Ora, se o problema é cultural, só pode ser resolvido através de ações que mudem o comportamento cultural. E a ação que resume todas as outras é a educação. Mas, neste campo, os desafios são muitos, pois as instituições que podem e devem fazer isso estão todas em crise. A família não consegue mais dar orientações sérias aos filhos, e, com a presença de pais machistas, isso é quase impossível. Os políticos, na sua grande parte conservadores e machistas, se omitem e silenciam. Foi revoltante acompanhar os nossos parlamentares por ocasião do pronunciamento de Bolsonaro. Excetuando-se as parlamentares mulheres e alguns outros deputados e senadores, a omissão e o silêncio foi total. E, diz o adágio popular, “quem cala, consente”.
Na grande mídia, golpista por natureza, o silêncio foi amplo e total. Essa mídia que vive atrás de escândalos, que vive obcecada por corrupção, não trouxe para a pauta a corrupção escandalosa de Bolsonaro. Houve maior discussão apenas na mídia pública e nas mídias alternativas. Nas escolas se repercute a cultura machista, de modo que os meninos praticamente não recebem nenhuma orientação sobre isso. Nas Igrejas certamente o clima deve ser o mesmo, pois, salvas algumas poucas exceções, elas são machistas por vocação e, em pleno século XXI, ainda excluem as mulheres das instâncias de poder e de decisão.
Porém, diante de tão grave escândalo, diante da atitude descabida, antiética e imoral do deputado Bolsonaro, é hora de acordarmos, pois ele representa o que há de mais infame, sujo e nojento nas sociedades e nas culturas brasileiras. É hora de nos indignarmos e partirmos para ações concretas que contribuam para uma educação séria e que ajudem a eliminar comportamentos desvairados, desrespeitosos e desumanos como esse que presenciamos recentemente. Não podemos permanecer indiferentes e alheios a atos dessa natureza. Precisamos nos indignar, protestar e realizar pequenas ações que quebrem a arrogância e a intolerância, a agressão, o machismo e a violência contra as mulheres e contra todas as pessoas indefesas de nossa sociedade. Não podemos mais esperar. Se insistirmos em esperar será tarde demais e num breve espaço de tempo essa violência estará atingindo as nossas famílias e as nossas pessoas. Aliás, Bolsonaro, ao agir de forma tão truculenta, já agrediu a todas as mulheres brasileiras. Consequentemente, agrediu a todos nós.

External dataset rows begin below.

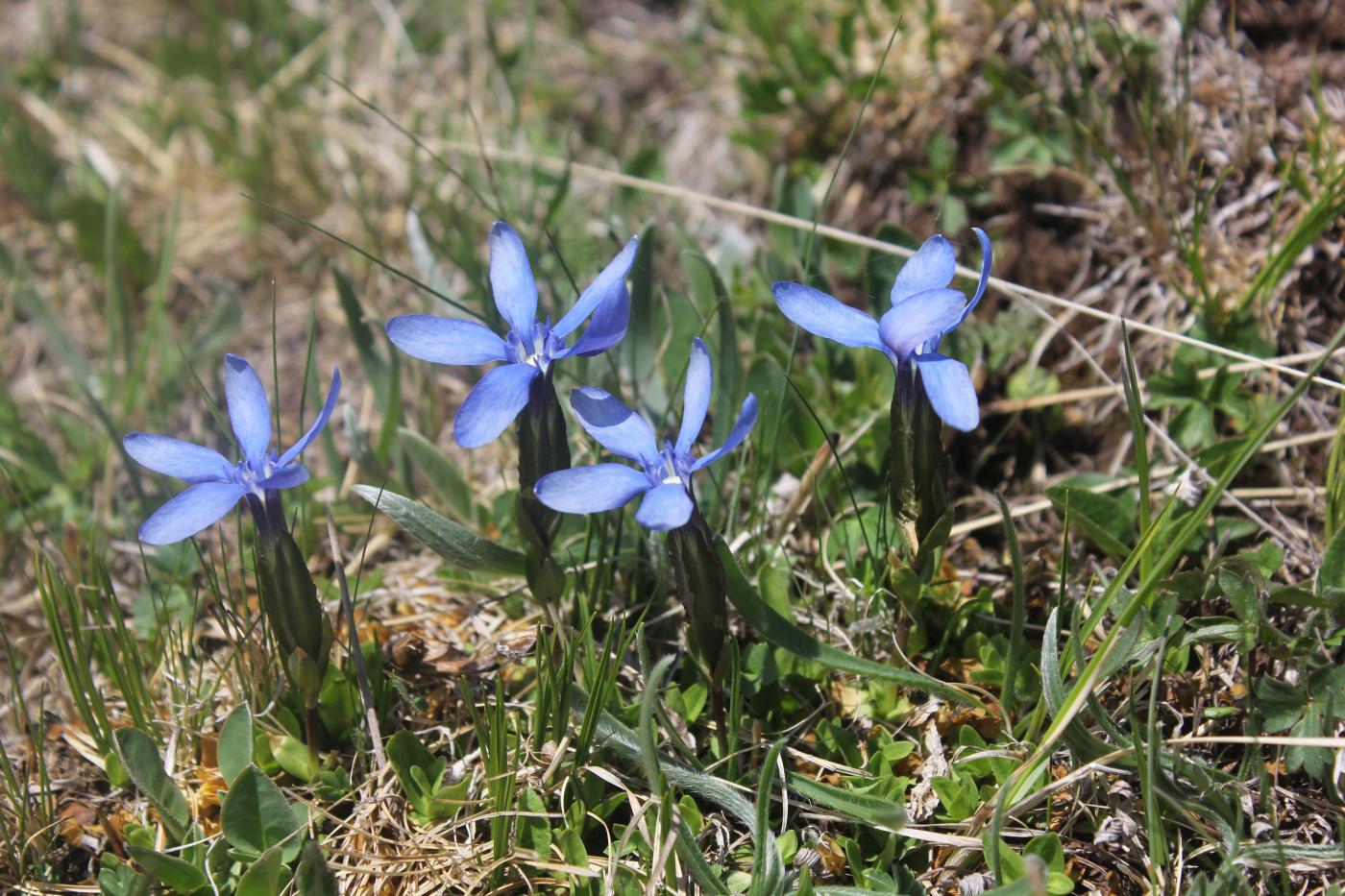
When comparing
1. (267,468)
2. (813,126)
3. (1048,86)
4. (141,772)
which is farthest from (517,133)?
(141,772)

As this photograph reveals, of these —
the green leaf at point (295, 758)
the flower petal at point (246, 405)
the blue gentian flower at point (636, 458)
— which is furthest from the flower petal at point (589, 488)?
the green leaf at point (295, 758)

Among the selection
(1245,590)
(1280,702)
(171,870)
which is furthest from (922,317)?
(171,870)

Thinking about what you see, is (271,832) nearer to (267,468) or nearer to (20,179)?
(267,468)

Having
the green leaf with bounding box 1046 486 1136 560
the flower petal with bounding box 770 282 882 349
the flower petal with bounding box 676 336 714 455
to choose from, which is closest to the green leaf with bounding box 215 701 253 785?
the flower petal with bounding box 676 336 714 455

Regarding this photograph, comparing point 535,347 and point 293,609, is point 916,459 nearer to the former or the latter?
point 535,347

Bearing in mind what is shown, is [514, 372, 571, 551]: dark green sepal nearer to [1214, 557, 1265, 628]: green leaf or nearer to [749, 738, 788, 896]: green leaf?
[749, 738, 788, 896]: green leaf

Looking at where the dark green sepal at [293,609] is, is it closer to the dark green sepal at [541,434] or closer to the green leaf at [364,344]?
the dark green sepal at [541,434]
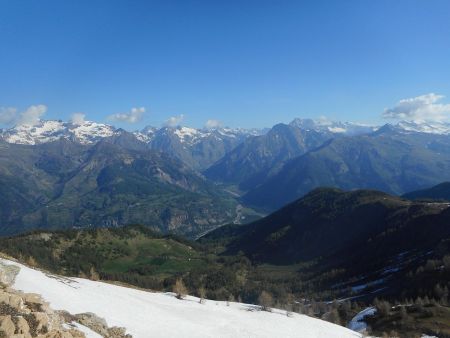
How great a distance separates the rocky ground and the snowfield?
67.2 inches

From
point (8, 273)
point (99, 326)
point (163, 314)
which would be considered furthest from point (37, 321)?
point (163, 314)

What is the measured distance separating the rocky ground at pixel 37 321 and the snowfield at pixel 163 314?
5.60ft

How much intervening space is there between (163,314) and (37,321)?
1865 cm

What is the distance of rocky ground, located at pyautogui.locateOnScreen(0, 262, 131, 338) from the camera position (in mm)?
29422

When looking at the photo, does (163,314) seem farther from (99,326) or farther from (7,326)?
(7,326)

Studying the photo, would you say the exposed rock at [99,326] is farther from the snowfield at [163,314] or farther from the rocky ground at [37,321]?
the snowfield at [163,314]

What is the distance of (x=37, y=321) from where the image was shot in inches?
1226

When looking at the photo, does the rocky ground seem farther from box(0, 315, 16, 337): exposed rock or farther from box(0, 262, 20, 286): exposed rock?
box(0, 262, 20, 286): exposed rock

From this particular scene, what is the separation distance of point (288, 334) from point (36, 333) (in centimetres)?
3014

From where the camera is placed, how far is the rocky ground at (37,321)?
1158 inches

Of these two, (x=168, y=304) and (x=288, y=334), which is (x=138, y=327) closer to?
(x=168, y=304)

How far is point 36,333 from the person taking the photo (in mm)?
30219

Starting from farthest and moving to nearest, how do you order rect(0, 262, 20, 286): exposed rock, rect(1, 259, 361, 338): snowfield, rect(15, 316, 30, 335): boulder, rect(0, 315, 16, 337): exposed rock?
rect(1, 259, 361, 338): snowfield
rect(0, 262, 20, 286): exposed rock
rect(15, 316, 30, 335): boulder
rect(0, 315, 16, 337): exposed rock

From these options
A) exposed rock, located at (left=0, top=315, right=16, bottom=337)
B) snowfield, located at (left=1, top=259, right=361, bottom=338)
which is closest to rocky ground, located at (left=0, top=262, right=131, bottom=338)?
exposed rock, located at (left=0, top=315, right=16, bottom=337)
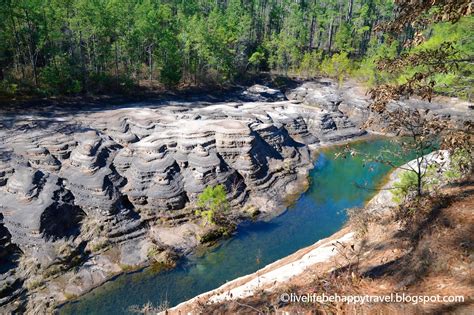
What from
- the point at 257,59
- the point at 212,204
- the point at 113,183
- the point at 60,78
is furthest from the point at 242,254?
the point at 257,59

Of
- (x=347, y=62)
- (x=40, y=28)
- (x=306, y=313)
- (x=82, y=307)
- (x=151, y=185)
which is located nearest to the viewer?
(x=306, y=313)

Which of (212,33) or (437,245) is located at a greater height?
(212,33)

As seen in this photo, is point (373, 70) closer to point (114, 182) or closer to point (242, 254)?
point (242, 254)

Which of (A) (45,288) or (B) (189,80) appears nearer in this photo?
(A) (45,288)

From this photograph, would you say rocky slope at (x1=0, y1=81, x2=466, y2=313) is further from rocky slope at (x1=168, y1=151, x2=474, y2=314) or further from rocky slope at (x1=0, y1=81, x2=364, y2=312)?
rocky slope at (x1=168, y1=151, x2=474, y2=314)

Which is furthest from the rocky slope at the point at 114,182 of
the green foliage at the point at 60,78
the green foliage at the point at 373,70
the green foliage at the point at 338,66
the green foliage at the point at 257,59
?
the green foliage at the point at 338,66

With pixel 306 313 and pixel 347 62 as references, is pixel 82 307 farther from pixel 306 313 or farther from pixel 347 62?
pixel 347 62

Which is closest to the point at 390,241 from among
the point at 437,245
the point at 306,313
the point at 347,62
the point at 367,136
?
the point at 437,245

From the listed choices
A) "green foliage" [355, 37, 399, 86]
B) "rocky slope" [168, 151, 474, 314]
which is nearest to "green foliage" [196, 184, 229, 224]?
"rocky slope" [168, 151, 474, 314]
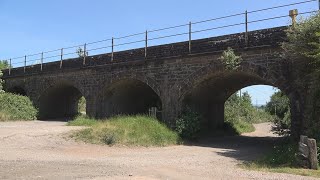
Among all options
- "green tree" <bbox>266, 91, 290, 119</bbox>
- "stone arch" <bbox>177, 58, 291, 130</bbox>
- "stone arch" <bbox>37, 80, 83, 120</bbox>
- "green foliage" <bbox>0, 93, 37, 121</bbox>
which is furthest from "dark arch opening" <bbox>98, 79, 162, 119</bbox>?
"green foliage" <bbox>0, 93, 37, 121</bbox>

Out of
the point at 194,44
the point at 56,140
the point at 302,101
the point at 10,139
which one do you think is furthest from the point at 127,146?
the point at 302,101

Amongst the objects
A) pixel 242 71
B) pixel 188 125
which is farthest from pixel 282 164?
pixel 188 125

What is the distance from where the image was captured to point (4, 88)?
98.6 feet

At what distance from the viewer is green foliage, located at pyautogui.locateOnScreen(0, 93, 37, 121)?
79.2ft

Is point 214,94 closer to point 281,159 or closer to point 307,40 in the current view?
point 307,40

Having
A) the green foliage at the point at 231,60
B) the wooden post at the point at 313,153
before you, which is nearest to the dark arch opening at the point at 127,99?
the green foliage at the point at 231,60

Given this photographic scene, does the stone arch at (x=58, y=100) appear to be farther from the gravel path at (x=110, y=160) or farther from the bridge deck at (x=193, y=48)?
the gravel path at (x=110, y=160)

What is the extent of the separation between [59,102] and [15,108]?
14.6 ft

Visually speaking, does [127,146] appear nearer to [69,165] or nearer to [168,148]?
[168,148]

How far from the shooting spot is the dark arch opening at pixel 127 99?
2080 centimetres

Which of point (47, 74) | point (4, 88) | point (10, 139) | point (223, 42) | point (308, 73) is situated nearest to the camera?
point (308, 73)

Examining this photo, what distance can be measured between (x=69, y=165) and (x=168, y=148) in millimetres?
5588

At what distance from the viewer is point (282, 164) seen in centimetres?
1050

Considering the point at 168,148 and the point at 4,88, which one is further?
the point at 4,88
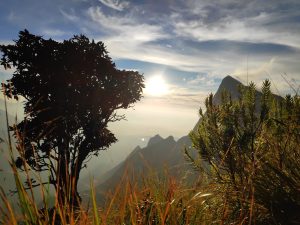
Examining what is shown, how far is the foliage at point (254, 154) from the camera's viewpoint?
139 inches

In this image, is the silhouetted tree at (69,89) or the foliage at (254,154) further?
the silhouetted tree at (69,89)

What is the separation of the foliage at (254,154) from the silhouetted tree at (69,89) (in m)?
10.1

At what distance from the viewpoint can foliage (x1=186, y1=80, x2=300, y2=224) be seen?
11.5 ft

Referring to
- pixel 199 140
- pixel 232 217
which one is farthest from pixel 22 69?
pixel 232 217

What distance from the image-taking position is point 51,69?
16.3 metres

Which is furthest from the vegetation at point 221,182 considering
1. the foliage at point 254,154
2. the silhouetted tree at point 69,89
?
the silhouetted tree at point 69,89

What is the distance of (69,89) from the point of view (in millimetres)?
16641

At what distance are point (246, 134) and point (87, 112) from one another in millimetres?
12423

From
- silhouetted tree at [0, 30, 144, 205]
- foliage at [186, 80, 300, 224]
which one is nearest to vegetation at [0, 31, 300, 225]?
foliage at [186, 80, 300, 224]

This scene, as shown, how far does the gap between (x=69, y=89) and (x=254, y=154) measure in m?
14.4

É preciso, como dizia Paulo Freire a mais de quarenta anos atrás, desmistificar a realidade, ou seja, enxergar o que está acontecendo e agir, não ficando de braços cruzados. É preciso contribuir para a educação das pessoas. “Uma das grandes tarefas da educação libertadora é convidar as massas a tornarem-se utópicas, isto é, denunciantes” (Paulo Freire). E denunciar não é apenas apontar o que está acontecendo, mas construir um novo idealismo, ou seja, propor um novo modo de ser e de agir para a humanidade, uma nova forma de presença “que me convida a fazer a história que é minha, que é a história dos homens” (Paulo Freire).